DP-ImgSyn: Dataset Alignment for Obfuscated, Differentially Private Image Synthesis

Efstathia Soufleri · Deepak Ravikumar · Kaushik Roy

Video

Paper PDF

Thumbnail of paper pages

Abstract

The availability of abundant data has catalyzed the expansion of deep learning vision algorithms. However, certain vision datasets cannot be publicly released due to privacy reasons. Releasing synthetic images instead of private images is a common approach to overcome this issue. A popular method to generate synthetic images is using Generative Adversarial Networks (GANs) with Differential Privacy (DP) guarantees. However, GAN-generated synthetic images are visually similar to private images. This is a severe limitation, particularly when the private dataset depicts visually sensitive and disturbing content. To address this, we propose a non-generative framework, Differentially Private Image Synthesis (DP-ImgSyn), to generate and release synthetic images for image classification tasks. These synthetic images: (1) have DP guarantees, (2) retain the utility of the private images, i.e., a model trained using synthetic images results in similar accuracy as a model trained on private images, (3) the synthetic images are visually dissimilar to private images.
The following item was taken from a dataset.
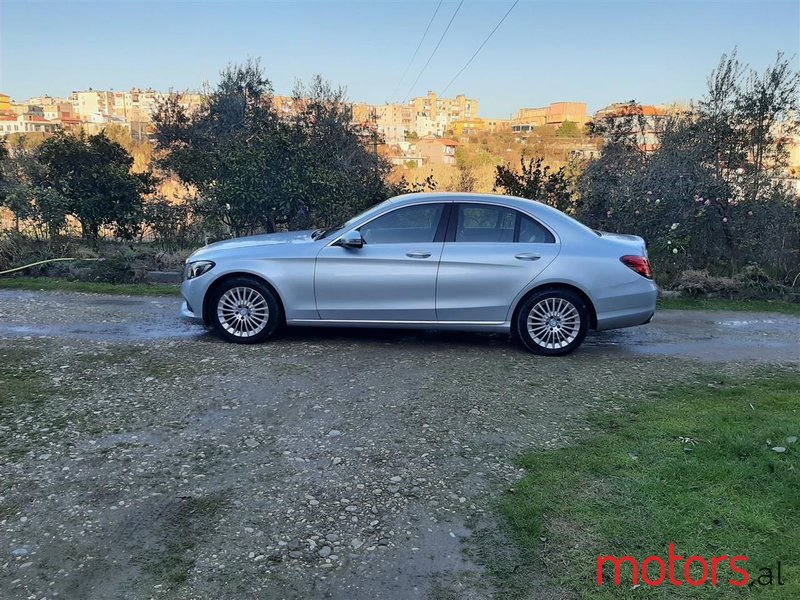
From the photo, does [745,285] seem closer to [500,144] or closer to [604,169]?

DP-ImgSyn consists of the following steps: First, a teacher model is trained on the private images using a DP training algorithm. Second, public images are used as initialization for the synthetic images which are optimized to align them with the private images. The optimization uses the teacher network's batch normalization layer statistics (mean, standard deviation) to inject information about the private images into the synthetic images. Third, the synthetic images and their soft labels, obtained from the teacher model, are released and can be deployed for neural network training on image classification tasks. Our experiments on various image classification datasets show that when using similar DP training mechanisms, our framework performs better than generative techniques (up to $\approx$ 20% in terms of image classification accuracy).